The gateway reflex explains how autoreactive CD4+ T cells cause inflammation in tissues that have blood-barriers, such as the central nervous system and retina. It depends on neural activations in response to specific external stimuli, such as gravity, pain, stress, and light, which lead to the secretion of noradrenaline at specific vessels in the tissues. Noradrenaline activates NFkB at these vessels, followed by an increase of chemokine expression as well as a reduction of tight junction molecules to accumulate autoreactive CD4+ T cells, which breach blood-barriers. Transient receptor potential vanilloid 1 (TRPV1) molecules on sensory neurons are critical for the gateway reflex, indicating the importance of mechano-sensing. In this review, we overview the gateway reflex with a special interest in mechanosensory transduction (mechanotransduction).

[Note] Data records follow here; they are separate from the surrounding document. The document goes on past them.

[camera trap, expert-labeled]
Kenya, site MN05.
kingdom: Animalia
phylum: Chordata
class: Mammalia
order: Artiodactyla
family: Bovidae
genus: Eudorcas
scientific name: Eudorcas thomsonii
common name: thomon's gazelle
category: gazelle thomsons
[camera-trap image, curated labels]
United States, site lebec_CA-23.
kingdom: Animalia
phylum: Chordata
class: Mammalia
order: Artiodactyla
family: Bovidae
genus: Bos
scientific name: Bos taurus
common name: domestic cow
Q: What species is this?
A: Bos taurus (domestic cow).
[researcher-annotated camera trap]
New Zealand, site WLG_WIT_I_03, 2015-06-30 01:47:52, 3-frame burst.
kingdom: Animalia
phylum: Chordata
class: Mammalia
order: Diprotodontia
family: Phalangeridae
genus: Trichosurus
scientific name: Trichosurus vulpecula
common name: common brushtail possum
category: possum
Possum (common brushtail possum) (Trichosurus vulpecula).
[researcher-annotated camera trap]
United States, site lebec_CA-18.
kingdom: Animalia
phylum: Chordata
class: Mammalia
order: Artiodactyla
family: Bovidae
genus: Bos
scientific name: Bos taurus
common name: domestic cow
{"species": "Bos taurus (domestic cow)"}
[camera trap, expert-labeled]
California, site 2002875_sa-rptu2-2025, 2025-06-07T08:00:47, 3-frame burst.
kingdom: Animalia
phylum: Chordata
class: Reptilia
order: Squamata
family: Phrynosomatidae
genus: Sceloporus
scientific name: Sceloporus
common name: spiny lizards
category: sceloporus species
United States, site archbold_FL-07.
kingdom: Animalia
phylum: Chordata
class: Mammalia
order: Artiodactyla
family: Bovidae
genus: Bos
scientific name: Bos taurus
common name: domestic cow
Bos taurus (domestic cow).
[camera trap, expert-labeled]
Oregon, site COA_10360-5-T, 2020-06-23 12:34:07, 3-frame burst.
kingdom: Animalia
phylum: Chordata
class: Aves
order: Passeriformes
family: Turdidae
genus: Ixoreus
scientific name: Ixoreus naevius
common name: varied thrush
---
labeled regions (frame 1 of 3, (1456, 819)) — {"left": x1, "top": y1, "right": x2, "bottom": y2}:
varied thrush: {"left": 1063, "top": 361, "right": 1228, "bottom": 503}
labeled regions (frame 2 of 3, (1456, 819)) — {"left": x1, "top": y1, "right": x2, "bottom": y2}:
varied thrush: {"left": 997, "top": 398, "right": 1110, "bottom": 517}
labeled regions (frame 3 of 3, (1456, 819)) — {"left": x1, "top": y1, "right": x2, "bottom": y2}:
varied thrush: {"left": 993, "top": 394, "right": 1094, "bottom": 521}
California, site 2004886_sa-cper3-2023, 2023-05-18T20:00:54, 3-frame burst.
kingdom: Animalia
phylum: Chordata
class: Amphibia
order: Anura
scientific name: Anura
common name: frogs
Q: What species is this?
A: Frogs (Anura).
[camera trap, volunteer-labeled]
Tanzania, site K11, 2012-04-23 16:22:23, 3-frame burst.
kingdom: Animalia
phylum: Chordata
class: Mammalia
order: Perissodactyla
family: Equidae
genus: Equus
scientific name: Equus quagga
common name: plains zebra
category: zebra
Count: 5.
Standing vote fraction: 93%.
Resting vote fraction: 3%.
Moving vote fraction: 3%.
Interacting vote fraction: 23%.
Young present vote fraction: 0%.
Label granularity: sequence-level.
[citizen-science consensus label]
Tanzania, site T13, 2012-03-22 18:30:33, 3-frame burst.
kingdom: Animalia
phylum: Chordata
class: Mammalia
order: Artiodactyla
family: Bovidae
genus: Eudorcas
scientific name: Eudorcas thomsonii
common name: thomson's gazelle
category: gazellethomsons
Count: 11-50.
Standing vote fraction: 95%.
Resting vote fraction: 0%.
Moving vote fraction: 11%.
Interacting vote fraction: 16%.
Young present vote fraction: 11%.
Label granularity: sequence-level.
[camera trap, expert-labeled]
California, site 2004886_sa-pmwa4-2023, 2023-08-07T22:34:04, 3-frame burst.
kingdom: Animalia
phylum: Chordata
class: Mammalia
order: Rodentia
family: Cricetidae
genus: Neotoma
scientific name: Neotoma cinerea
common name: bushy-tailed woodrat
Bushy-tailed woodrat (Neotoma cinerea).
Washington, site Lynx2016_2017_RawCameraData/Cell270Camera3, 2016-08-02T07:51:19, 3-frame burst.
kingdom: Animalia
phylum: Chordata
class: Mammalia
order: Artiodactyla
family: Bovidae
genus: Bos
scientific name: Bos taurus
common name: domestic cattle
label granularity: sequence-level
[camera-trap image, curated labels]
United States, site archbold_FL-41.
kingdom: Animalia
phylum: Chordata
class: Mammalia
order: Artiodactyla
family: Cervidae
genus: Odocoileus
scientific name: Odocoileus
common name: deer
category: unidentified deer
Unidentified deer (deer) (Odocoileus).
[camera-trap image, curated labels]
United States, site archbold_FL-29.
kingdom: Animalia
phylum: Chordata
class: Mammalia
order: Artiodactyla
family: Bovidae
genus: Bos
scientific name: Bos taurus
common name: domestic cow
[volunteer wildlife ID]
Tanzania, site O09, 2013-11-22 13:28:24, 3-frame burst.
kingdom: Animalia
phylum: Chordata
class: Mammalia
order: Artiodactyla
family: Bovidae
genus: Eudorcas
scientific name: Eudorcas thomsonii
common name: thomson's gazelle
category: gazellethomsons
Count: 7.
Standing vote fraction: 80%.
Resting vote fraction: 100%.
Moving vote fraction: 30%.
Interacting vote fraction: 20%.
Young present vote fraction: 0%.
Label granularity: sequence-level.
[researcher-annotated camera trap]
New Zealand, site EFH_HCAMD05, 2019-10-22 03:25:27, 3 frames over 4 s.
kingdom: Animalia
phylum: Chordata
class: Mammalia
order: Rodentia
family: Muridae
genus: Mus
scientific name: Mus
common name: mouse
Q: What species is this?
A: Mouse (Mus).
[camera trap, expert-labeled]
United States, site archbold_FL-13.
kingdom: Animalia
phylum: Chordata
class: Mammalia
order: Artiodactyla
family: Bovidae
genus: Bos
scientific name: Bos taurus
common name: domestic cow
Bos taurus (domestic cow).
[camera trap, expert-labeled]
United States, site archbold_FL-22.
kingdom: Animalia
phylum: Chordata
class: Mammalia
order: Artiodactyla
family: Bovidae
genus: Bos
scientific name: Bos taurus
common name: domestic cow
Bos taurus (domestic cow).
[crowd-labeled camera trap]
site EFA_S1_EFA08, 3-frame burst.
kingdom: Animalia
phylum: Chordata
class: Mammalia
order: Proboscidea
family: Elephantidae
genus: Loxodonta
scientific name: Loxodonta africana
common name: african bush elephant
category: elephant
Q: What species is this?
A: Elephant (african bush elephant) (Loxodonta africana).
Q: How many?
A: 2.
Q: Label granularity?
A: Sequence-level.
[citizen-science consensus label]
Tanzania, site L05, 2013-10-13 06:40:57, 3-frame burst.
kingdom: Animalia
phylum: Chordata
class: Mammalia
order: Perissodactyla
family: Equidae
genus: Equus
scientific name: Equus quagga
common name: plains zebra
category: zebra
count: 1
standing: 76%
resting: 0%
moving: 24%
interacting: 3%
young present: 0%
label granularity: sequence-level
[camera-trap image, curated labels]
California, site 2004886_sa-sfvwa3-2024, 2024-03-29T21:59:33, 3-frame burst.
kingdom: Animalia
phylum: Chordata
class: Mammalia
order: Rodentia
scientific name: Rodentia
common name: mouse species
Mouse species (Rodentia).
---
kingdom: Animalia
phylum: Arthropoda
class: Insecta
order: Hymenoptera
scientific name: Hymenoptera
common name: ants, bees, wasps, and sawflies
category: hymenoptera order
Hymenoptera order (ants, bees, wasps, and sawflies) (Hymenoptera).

Keywords: CD4+ T cells; gateway reflex; inflammation; mechanotransduction; tissue specific autoimmune diseases.

Figure 1

Mechano-sensing receptors in endothelial cells. An illustration showing multiple mechano-sensing receptors, including mechanosensory ion channels and adhesion molecules, that can respond to extracellular stimulations, such as pressure, gravity, acceleration, sound, tension, fluid flow, pain, light, temperature, and blood pressure, to induce mechanotransduction in endothelial cells. The sensors shown include tyrosine kinase receptors (TK R), G protein-coupled receptors, ion channels, junction proteins, integrins, the cell membrane (caveolae), and glycocalyx.

Figure 2

Light gateway reflex. The light gateway reflex. Photopic light stimulates a high expression of noradrenaline and adrenaline to downregulate a1A-adrenoceptor (a _1AAR) expression on the retinal vessels in mice with autoreactive T cells against photoreceptors. The downregulation of a_1AAR inhibits the noradrenaline-mediated activation of NFκB and STAT3, suppressing the IL-6 amplifier and retinal inflammation.

Figure 3

Gravity gateway reflex. Gravity stimulation induces the activation of sensory nerves in the soleus muscles, which connects the fifth lumbar vertebra (L5) dorsal root ganglion, followed by the activation of L5 sympathetic ganglion neurons. Norepinephrine (also known as noradrenaline) from the sympathetic nerves induces the IL-6 amplifier and the infiltration of autoreactive T cells into the spinal cord by upregulating CCL20 at the dorsal vessels of the L5 cord.

Figure 4

Pain gateway reflex. Pain-induced sensory nerve activation stimulates the anterior cingulate cortex (ACC), which activates specific sympathetic nerves distributed at two ventral vessels of the spinal cord. Because there are many major histocompatibility complex (MHC) class II⁺ monocytes around the L5 cord, norepinephrine secretion at the ventral blood vessels of the fifth lumbar vertebra (L5) cord stimulates the production of CX3CL1 from endothelial cells via the IL-6 amplifier. CX3CL1 accumulates MHC class II⁺ monocytes and increases the permeability of blood vessels. Autoreactive T cells in the blood flow accumulate at the vessels to induce experimental autoimmune encephalomyelitis relapse.

Figure 5

Stress gateway reflex. Chronic stresses including light sleep activate noradrenergic neurons in the paraventricular nucleus (PVN) to establish gateways for immune cells at specific blood vessels in the brain, particularly in the presence of myelin-specific CD4⁺ T cells in the blood. Myelin-specific CD4⁺ T cells accumulate at the specific vessels together with major histocompatibility complex class II⁺ monocytes to develop micro-inflammation there. ATP produced by the micro-inflammation functions as a neurotransmitter to directly activate neurons in the dorsomedial hypothalamic nucleus (DMH)/anterior hypothalamic nucleus (AHN), followed by the activation of neurons of the dorsal motor vagal nucleus (DMX). The resulting activated efferent vagus nerve causes acetylcholine-dependent gastrointestinal inflammation followed by hyperkalemia with heart failure and sudden death.